▸ **Instructions for the task**: Give again every line from the one with "family: Spheniscidae" through the last line of the data, exactly, and leave out the lines before it.

** Provided records follows **

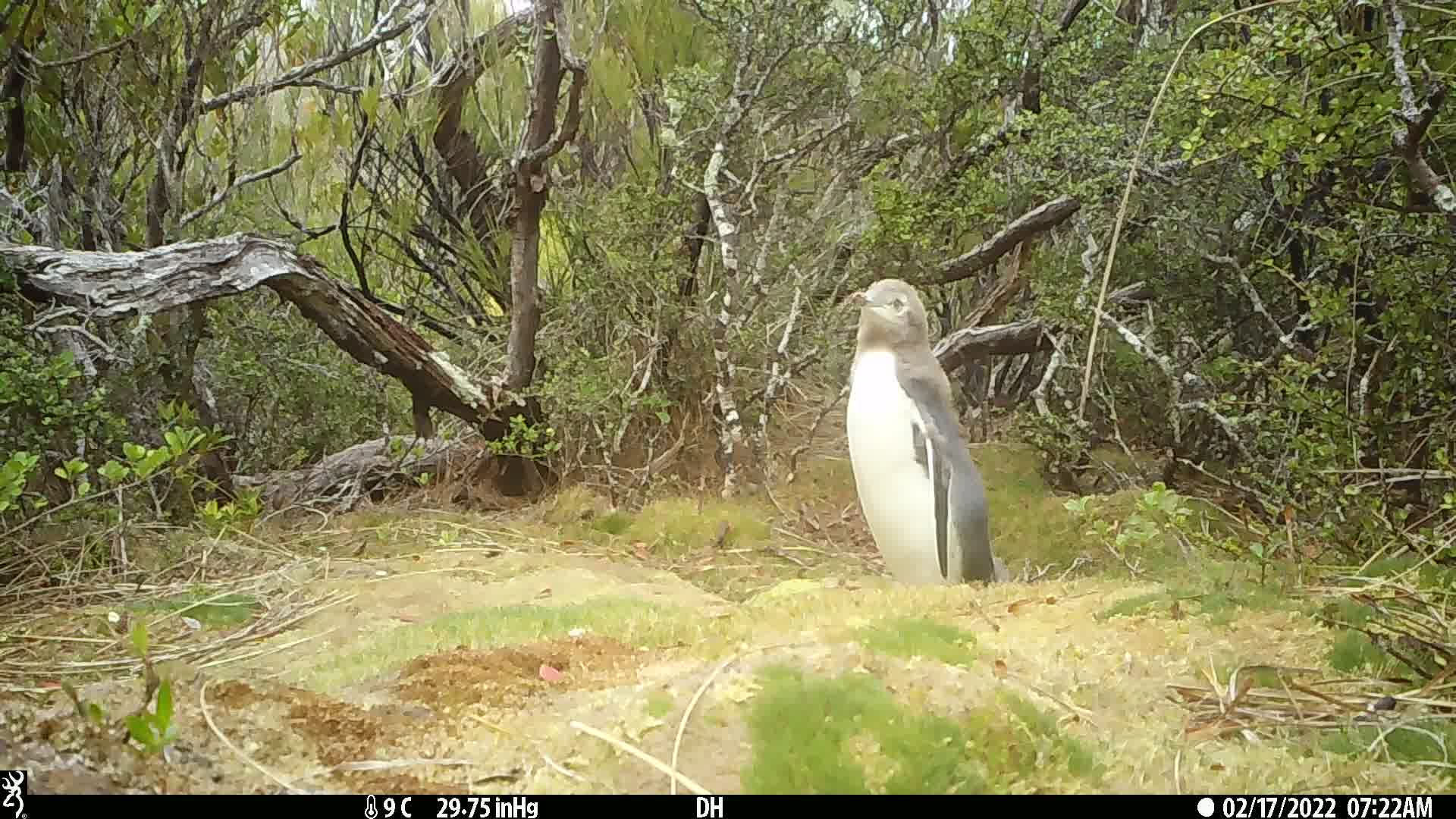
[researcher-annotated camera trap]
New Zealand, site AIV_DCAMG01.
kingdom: Animalia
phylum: Chordata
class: Aves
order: Sphenisciformes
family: Spheniscidae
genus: Megadyptes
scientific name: Megadyptes antipodes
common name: yellow-eyed penguin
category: yellow eyed penguin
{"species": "yellow eyed penguin (yellow-eyed penguin) (Megadyptes antipodes)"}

** End of Provided records **

▸ **Reply to the task**:
family: Spheniscidae
genus: Megadyptes
scientific name: Megadyptes antipodes
common name: yellow-eyed penguin
category: yellow eyed penguin
{"species": "yellow eyed penguin (yellow-eyed penguin) (Megadyptes antipodes)"}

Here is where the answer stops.